2014年10月8日水曜日

リヴァイアサン

 89年に同名の怪物映画があるらしいけど、それじゃない。怪物映画かホラー映画と思いながら予告編を観ていたがどうも違うっぽい。ドキュメンタリー?なんか様子が違う。予告を観たらなんだかわからなくてとても気になっていたので、逡巡した末に、観に行ってみることにした。

 本編を観たらなんだかわからなくて、そしてとても惹き込まれた。

 どこぞのネタばれレビューにもあった通り、結局どんな映画かを知るためには予告編を観ればいい。予告編にはこの映画の内容を示す全ての情報がある。だけど、予告編でこの映画を感じ取るには圧倒的に不足している。何が不足なんだろう。映像か、音か、時間か。

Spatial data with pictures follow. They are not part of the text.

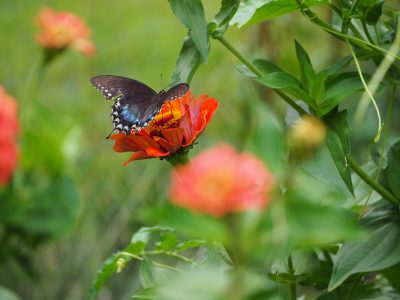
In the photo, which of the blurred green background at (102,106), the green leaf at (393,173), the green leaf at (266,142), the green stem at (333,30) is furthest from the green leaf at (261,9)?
the blurred green background at (102,106)

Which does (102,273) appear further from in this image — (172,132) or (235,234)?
(235,234)

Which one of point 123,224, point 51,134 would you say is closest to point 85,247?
point 123,224

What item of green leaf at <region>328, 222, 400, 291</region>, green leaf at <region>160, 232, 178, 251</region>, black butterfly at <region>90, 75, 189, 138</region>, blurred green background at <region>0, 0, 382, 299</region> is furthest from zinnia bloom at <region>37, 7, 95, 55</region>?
green leaf at <region>328, 222, 400, 291</region>

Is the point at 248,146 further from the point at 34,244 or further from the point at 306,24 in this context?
the point at 306,24

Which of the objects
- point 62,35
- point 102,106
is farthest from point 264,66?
point 102,106

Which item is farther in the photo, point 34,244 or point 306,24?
point 306,24

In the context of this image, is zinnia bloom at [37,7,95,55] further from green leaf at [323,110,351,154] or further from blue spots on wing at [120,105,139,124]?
green leaf at [323,110,351,154]

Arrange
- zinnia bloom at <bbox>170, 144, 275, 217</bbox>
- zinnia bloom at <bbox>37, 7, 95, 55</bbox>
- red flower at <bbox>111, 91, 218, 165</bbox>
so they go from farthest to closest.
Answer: zinnia bloom at <bbox>37, 7, 95, 55</bbox> < red flower at <bbox>111, 91, 218, 165</bbox> < zinnia bloom at <bbox>170, 144, 275, 217</bbox>
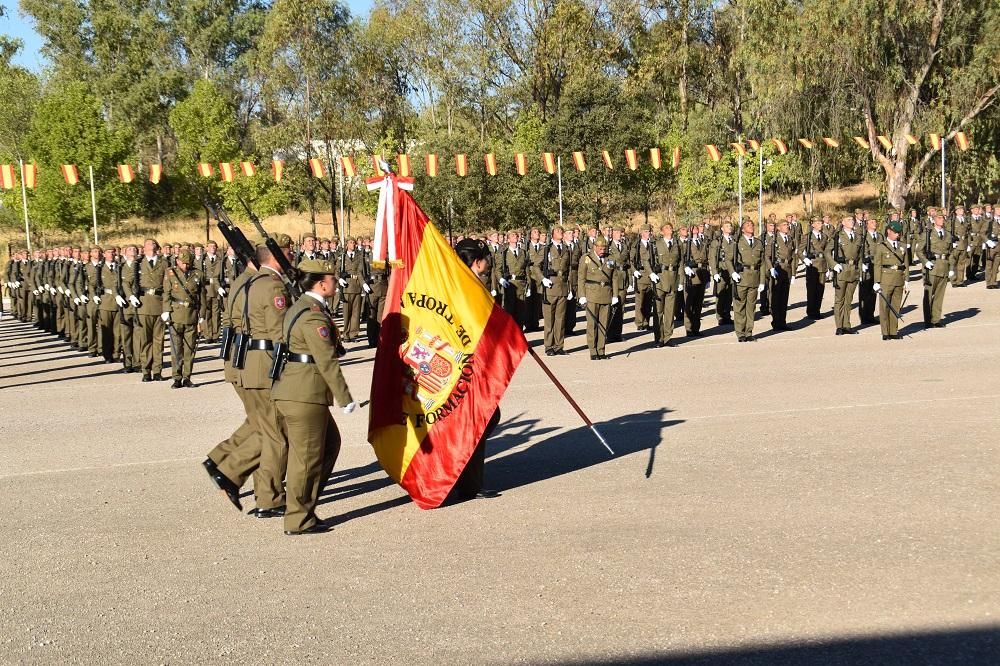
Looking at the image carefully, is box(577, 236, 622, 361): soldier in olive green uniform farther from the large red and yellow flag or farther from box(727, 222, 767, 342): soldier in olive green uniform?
the large red and yellow flag

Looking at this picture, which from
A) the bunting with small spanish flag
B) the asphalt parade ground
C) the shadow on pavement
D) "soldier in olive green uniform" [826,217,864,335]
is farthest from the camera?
the bunting with small spanish flag

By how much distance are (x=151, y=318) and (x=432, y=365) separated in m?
8.59

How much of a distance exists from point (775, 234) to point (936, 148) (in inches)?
921

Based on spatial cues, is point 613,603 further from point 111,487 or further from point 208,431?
point 208,431

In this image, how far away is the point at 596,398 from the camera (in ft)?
39.8

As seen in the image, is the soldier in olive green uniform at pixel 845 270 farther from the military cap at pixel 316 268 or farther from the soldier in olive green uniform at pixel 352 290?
the military cap at pixel 316 268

 なんだかわからない映画を文章で書き示すのはとても空しい。この作品が求めているのはただ感じることだけ。映像にも音にも意味なんかなくて、全ての情報がフラット。人間も生きている魚も死んでいる魚もホタテもヒトデもカモメも船体も重機も網も海も空も水も朝も夜も音も無音も全部が等価。あらゆるところに取り付けられたGoProなるカメラがあるがままを映し出していく。そりゃあ編集には人間の意図が入り込むんだけど、それだって意味の排除に細心の注意を払っているようにさえ見える。

 そんな映画だから、正直言って最初は退屈した。何も起こらないんだもん。でもところどころに目を惹く映像が、耳を惹く音が出てくる。何も起こらないところに突然、自分の感覚に入ってくる一瞬は鮮烈だ。そういうことが繰り返されると、少しずつその感覚が増えてくる。それは後半に行くに従って目を惹くシーンを増やしてるんじゃなくて、自分の感覚がこの映画に馴染んできてるんだと思う。そうしているうちに、映画の世界に完全に惹き込まれている自分に気づく。

 等価とは言ったけど、全編が重圧の塊のような映像だから、カモメが出てくると圧倒的に癒された気持ちになるのもまた、ほんとだけど。